Data segment:
::::::::::

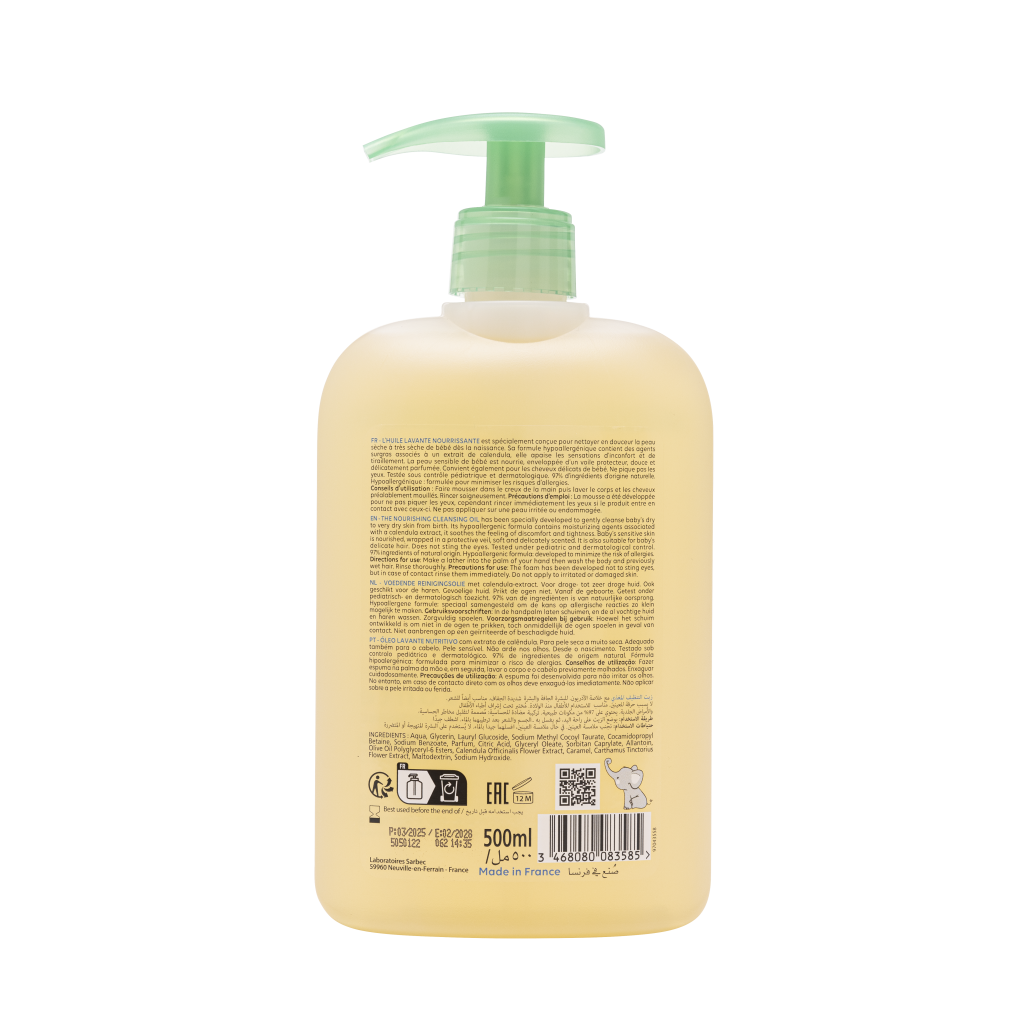 HUILE LAVANTE BEBE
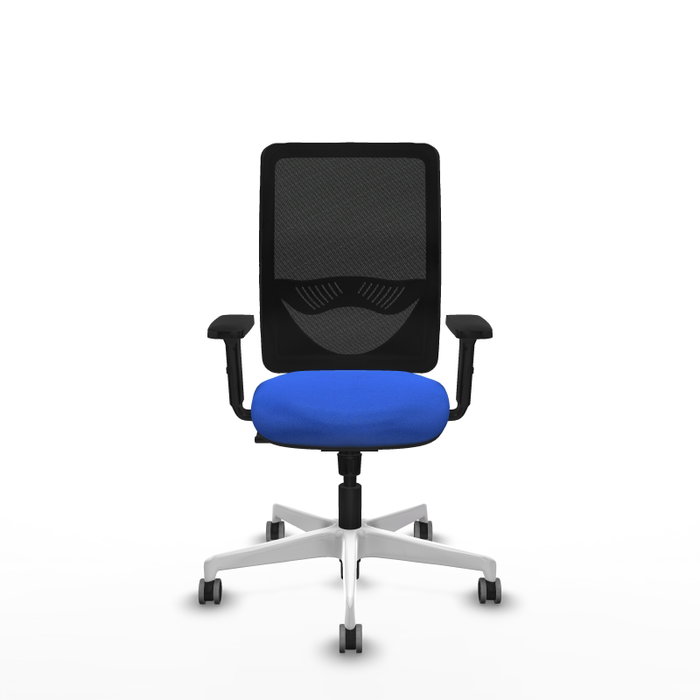 PIQUERAS Y CRESPO Silla de oficina Zulema con mecanismo Sincro, Tela Azul y Malla Negra PIQUERAS Y CRESPO Silla de oficina Zulema con mecanismo Sincro, Tela Azul y Malla Negra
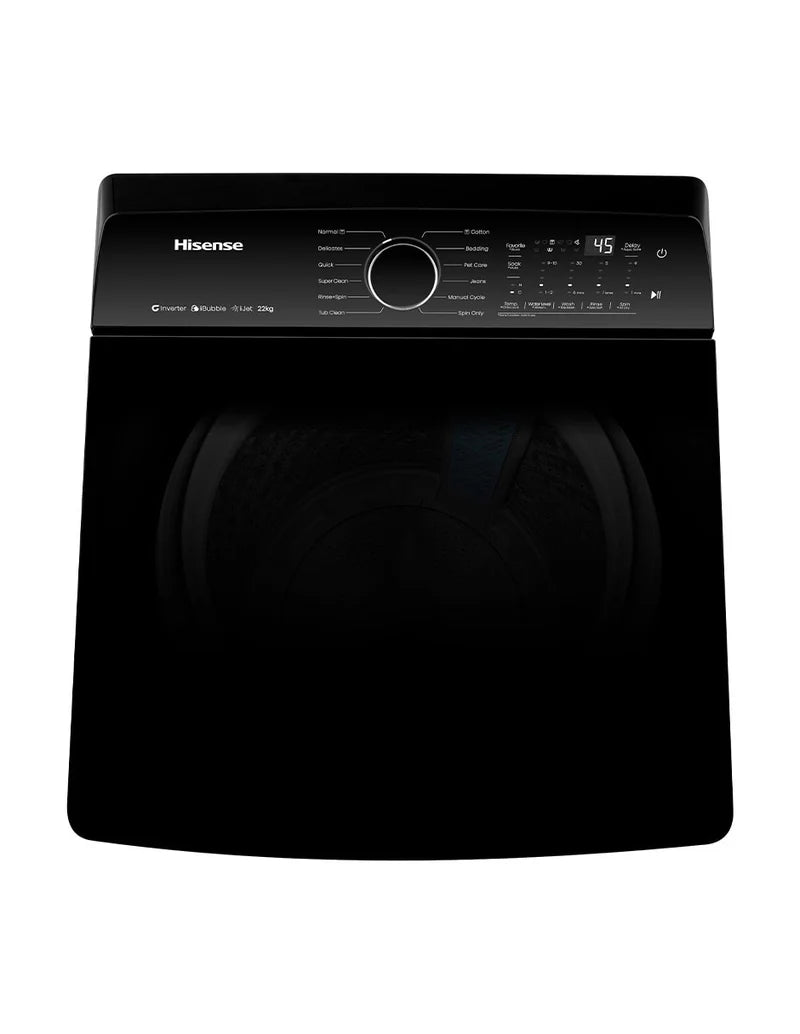 Lavadora Automática Carga Superior 20kg Negro Smart Fuzzy Hisense WT5I2023DB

::::::::::

Aim of the exercise: Instruction for this listing: copy it exactly, but leave the images behind.

Result of this exercise:
 HUILE LAVANTE BEBE
 PIQUERAS Y CRESPO Silla de oficina Zulema con mecanismo Sincro, Tela Azul y Malla Negra PIQUERAS Y CRESPO Silla de oficina Zulema con mecanismo Sincro, Tela Azul y Malla Negra
 Lavadora Automática Carga Superior 20kg Negro Smart Fuzzy Hisense WT5I2023DB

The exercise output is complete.